15 Agosto 2018
Enquanto escrevo estas linhas, estão velando em Imazita o corpo do Pe. Carlos Riudavets sj, Charly, para nós que tivemos a sorte de encontrar com ele em algum momento. Durante a tarde de sábado, os companheiros jesuítas, as irmãs, antigos alunos, pessoas da comunidade e da população de Imaza e Chiriaco se reuniram para rezar juntos, recordar a vida de Charly e tornar, assim, mais suportável sua trágica morte.
O depoimento é de Javier Arellano Yanguas, colaborador de ALBOAN e da Universidade de Deusto - Centro de Ética Aplicada, publicado por Infosj e reproduzido por Religión Digital, 14-08-2018. A tradução é de Graziela Wolfart.
À distância, me imagino cruzando o rio Chiriaco, chegando ao porto da Missão e caminhando pela margem até a capela construída nos anos 70. Naquele momento, o impulso do Vaticano II levou um grupo de jovens jesuítas e religiosas a tomar distância dos modelos missionários tradicionais para assumir com seriedade a cultura Awajun-Wampis como lugar privilegiado da revelação divina.
O jesuíta Carlos Riudavets, rodeado de crianças na missão no Peru (Foto: Religión Digital)
Essa bonita capela, com sua virgem indígena, sua arquitetura selvática e seus símbolos nativos foram uma das primeiras concretizações desse esforço. Pouco a pouco, o otimismo desses primeiros anos de pós-Concílio foi se diluindo. As mudanças na arquitetura e na iconografia eram muito mais fáceis de realizar do que as mudanças de fundo, que eram necessárias. Levar a sério a história, a vida e a cultura indígena requer adentrar em um caminho que não se sabe onde leva.
Nas décadas seguintes, muitos de nós passamos pela missão de Alto Marañón: jesuítas, religiosas, e pessoas voluntárias vindas dos mais diversos lugares. No entanto, menos de uma dezena de pessoas permaneceram e ofereceram a totalidade da vida ao serviço do povo Awajun-Wampis. Charly foi uma dessas pessoas.
Ao dar um passeio agora, em minha memória, por Alto Marañón, revivo três grandes histórias sobrepostas, que me parece importante recordar para fazer justiça à vida e à morte de Charly: uma história de compromisso pessoal, uma história de missão compartilhada e a história aberta ao futuro do povo Awajun-Wampis.

> DADOS FORNECIDOS
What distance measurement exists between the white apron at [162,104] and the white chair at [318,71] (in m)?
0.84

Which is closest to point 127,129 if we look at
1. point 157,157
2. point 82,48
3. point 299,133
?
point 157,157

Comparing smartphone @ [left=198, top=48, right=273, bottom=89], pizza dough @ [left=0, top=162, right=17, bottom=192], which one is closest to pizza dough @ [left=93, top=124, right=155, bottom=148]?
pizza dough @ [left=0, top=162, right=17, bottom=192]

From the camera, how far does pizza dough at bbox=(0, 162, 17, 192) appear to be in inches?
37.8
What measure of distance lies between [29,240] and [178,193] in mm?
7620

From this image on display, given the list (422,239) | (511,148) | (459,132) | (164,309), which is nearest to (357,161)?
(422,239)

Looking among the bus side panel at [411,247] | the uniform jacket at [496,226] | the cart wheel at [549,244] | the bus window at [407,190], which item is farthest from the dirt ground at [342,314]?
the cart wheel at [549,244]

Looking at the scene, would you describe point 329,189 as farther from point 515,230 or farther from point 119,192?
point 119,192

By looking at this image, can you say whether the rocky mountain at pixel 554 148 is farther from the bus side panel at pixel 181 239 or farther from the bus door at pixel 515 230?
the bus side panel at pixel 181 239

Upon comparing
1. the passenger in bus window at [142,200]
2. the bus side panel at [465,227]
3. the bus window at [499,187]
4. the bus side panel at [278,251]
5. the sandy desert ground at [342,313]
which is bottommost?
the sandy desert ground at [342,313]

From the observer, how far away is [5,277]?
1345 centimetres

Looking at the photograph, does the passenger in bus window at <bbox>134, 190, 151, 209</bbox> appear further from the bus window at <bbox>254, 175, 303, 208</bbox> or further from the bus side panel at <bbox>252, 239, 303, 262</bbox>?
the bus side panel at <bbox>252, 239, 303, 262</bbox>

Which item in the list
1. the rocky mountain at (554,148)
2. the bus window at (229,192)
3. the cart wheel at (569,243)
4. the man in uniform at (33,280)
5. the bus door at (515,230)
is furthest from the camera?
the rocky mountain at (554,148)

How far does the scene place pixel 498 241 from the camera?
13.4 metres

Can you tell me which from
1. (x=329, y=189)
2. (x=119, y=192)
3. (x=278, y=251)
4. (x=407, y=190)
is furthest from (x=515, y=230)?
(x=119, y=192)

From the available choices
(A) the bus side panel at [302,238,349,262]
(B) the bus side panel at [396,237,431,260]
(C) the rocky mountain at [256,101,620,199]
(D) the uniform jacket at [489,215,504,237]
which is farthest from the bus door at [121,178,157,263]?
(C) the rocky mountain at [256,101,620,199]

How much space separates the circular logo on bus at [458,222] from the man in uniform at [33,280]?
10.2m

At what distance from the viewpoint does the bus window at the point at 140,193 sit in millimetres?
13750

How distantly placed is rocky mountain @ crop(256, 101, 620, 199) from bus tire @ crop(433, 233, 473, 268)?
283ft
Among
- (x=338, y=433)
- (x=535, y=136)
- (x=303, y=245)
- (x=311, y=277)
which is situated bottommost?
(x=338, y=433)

> SUA TAREFA
Responda às perguntas abaixo com base no depoimento sobre o Pe. Carlos Riudavets.
(a) Em que década foi construída a capela à qual se chega caminhando pela margem a partir do porto da Missão?
(b) Quem fez a tradução do depoimento?
(c) Quais são as três histórias sobrepostas recordadas no último parágrafo?

> RESULTADO DA TAREFA
(a) A capela foi construída nos anos 70.
(b) A tradução é de Graziela Wolfart.
(c) As três histórias são uma história de compromisso pessoal, uma história de missão compartilhada e a história aberta ao futuro do povo Awajun-Wampis.